**Exercise requirements:**
[1] Return the part of the thread on lipo batteries that runs from "I was thinking" to "care which class.", copied word for word.
[2] Translate this sentence from the thread on lipo batteries into Spanish: "Not every car takes a 2 cell lipo, so hopefully we could agree on the 1 cell."

I was thinking single cell lipo since most cars are setup for 4 cell NIMH's. I'm not concerned with the voltage of a single cell batt as long as there are lower turn brushless motors to make up for the lose of "power" of the battery. 

As a side note if all goes as planed I will be racing friday, I really don't care which class.


----------



## sportpak

That's what John and I talked about. Not every car takes a 2 cell lipo, so hopefully we could agree on the 1 cell.

Hope you can make it tomorrow.

ben


----------



## airborn

The 1c lipo for VTA sounds good as well, Just change motor and FDR for it. I would love that, then I could use a lipo in my JRX-S cars.

seth


----------



## sportpak

Dude, you haven't even run the car yet and your already treading on thin ice.:thumbsup: I like the way you think though.

**Given data:**
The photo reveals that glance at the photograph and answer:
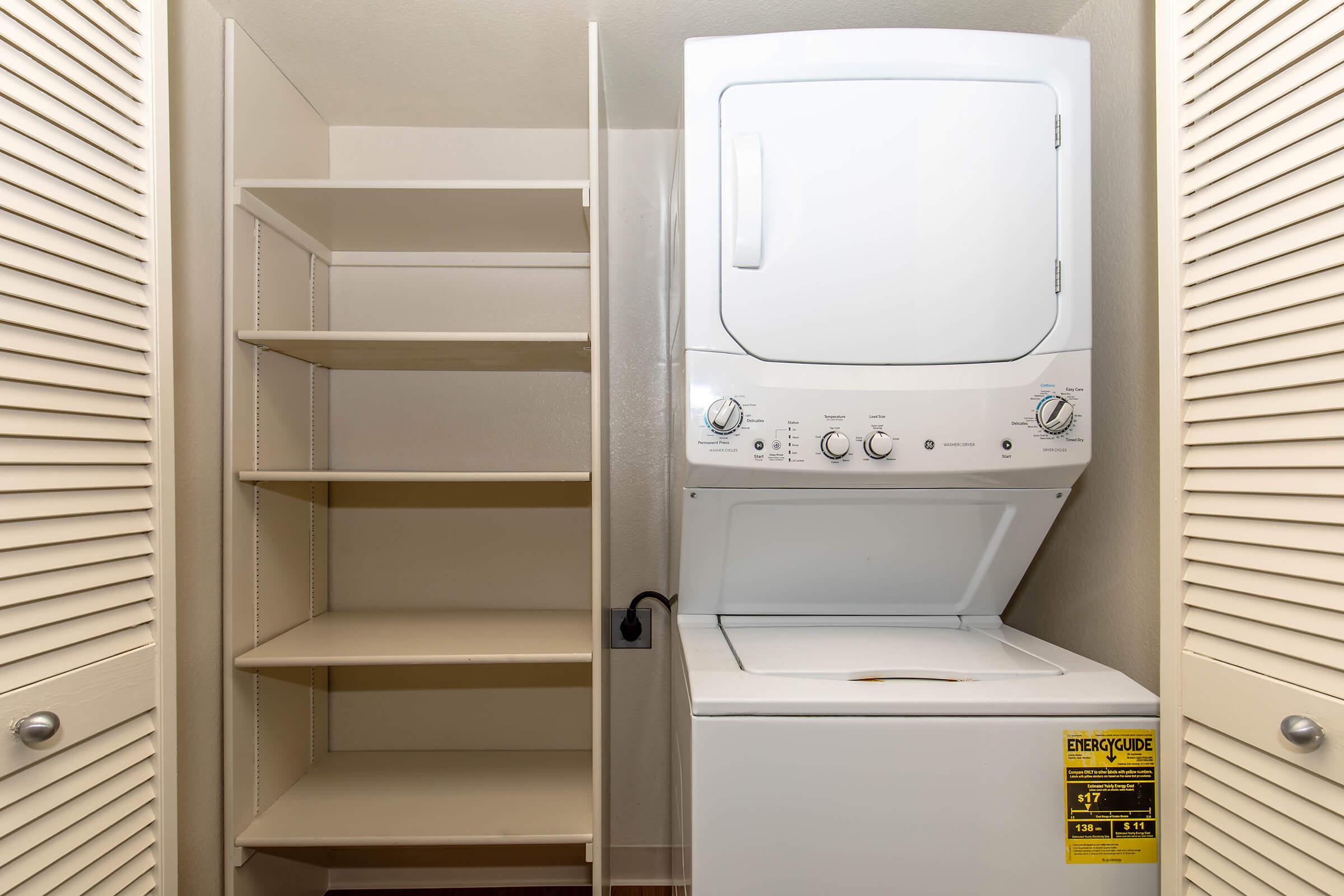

**Expected outputs:**
[1]
I was thinking single cell lipo since most cars are setup for 4 cell NIMH's. I'm not concerned with the voltage of a single cell batt as long as there are lower turn brushless motors to make up for the lose of "power" of the battery. 

As a side note if all goes as planed I will be racing friday, I really don't care which class.

[2] No todos los coches admiten una lipo de 2 celdas, así que ojalá pudiéramos ponernos de acuerdo en la de 1 celda.